Given task —
Put the entries below, from the line containing "Is the rocky" through the end of the entries, into a Markdown table with the columns Row and Line, giving each non-blank line its own numbered row. Leave the pictures out of your answer.

Records provided —

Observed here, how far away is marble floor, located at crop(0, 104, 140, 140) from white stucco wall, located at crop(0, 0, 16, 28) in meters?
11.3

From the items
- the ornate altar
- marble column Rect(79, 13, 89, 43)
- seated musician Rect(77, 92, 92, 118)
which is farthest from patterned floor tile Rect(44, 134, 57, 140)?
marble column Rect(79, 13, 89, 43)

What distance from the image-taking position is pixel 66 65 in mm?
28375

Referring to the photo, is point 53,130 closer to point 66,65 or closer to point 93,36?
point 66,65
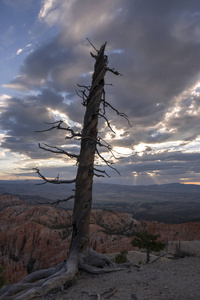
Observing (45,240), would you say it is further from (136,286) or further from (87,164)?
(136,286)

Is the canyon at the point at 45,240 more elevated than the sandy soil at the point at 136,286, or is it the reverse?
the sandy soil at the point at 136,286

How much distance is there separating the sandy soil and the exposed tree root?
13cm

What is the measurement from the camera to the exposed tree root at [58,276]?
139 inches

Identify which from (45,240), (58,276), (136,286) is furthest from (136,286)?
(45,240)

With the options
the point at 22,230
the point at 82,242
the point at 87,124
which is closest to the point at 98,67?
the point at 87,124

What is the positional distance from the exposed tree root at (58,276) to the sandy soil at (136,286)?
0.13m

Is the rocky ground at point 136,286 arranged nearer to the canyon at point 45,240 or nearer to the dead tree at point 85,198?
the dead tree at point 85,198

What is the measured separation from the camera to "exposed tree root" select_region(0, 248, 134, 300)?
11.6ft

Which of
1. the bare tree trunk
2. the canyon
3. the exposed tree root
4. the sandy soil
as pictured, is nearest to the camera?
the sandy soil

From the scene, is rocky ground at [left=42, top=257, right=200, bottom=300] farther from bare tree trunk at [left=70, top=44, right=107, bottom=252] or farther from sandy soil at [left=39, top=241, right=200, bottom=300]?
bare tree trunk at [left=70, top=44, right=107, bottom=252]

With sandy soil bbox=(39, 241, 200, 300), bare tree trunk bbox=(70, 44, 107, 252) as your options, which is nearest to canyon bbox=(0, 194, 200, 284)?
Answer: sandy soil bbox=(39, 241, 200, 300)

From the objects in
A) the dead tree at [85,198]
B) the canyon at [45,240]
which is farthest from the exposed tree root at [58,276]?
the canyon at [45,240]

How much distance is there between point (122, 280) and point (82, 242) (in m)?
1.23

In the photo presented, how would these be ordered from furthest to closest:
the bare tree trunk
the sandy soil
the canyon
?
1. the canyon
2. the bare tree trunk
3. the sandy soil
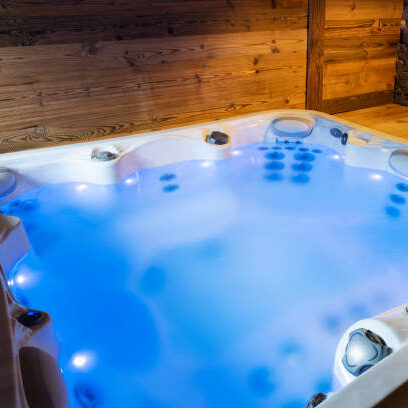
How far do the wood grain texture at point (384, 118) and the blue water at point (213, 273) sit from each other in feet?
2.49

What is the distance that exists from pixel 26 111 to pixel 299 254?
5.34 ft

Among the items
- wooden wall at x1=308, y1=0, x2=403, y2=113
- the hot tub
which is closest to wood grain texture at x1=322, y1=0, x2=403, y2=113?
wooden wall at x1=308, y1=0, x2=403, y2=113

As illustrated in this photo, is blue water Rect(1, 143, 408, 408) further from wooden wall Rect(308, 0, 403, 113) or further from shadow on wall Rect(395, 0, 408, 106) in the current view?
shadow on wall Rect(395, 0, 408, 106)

Solution —
| Row | Line |
|---|---|
| 1 | Is the rocky ground at point 136,286 arranged nearer to the canyon at point 45,240 or nearer to the dead tree at point 85,198? |
| 2 | the dead tree at point 85,198 |
| 3 | What is the measured separation from the camera to "exposed tree root" select_region(0, 248, 134, 300)? |
| 4 | 11.6ft |
| 5 | Which of |
| 6 | 1. the bare tree trunk |
| 7 | 2. the canyon |
| 8 | 3. the exposed tree root |
| 9 | 4. the sandy soil |
| 10 | as pictured, is nearest to the camera? |
| 11 | the sandy soil |
| 12 | From the scene, is rocky ground at [left=42, top=257, right=200, bottom=300] farther from bare tree trunk at [left=70, top=44, right=107, bottom=252] or farther from sandy soil at [left=39, top=241, right=200, bottom=300]? |
| 13 | bare tree trunk at [left=70, top=44, right=107, bottom=252] |
| 14 | With sandy soil bbox=(39, 241, 200, 300), bare tree trunk bbox=(70, 44, 107, 252) as your options, which is nearest to canyon bbox=(0, 194, 200, 284)? |
| 15 | Answer: sandy soil bbox=(39, 241, 200, 300) |
| 16 | From the objects in |
| 17 | A) the dead tree at [85,198] |
| 18 | B) the canyon at [45,240] |
| 19 | which is farthest from the exposed tree root at [58,276]? |
| 20 | the canyon at [45,240] |
| 21 | How much distance is there between point (122, 280) and point (82, 242) (in m)? |
| 22 | 1.23 |
| 23 | In the photo presented, how would these be ordered from furthest to closest: |
| 24 | the bare tree trunk |
| 25 | the sandy soil |
| 26 | the canyon |
| 27 | ? |
| 28 | 1. the canyon |
| 29 | 2. the bare tree trunk |
| 30 | 3. the sandy soil |
| 31 | How far do the wood grain texture at point (384, 118) and the blue water at point (213, 273) sit from each other in feet? |
| 32 | 2.49 |
| 33 | What is the distance that exists from pixel 26 111 to pixel 299 254? |
| 34 | 5.34 ft |
| 35 | Among the items |
| 36 | - wooden wall at x1=308, y1=0, x2=403, y2=113 |
| 37 | - the hot tub |
| 38 | which is closest to wood grain texture at x1=322, y1=0, x2=403, y2=113? |
| 39 | wooden wall at x1=308, y1=0, x2=403, y2=113 |
| 40 | As illustrated in this photo, is blue water Rect(1, 143, 408, 408) further from wooden wall Rect(308, 0, 403, 113) or further from shadow on wall Rect(395, 0, 408, 106) in the current view? |
| 41 | shadow on wall Rect(395, 0, 408, 106) |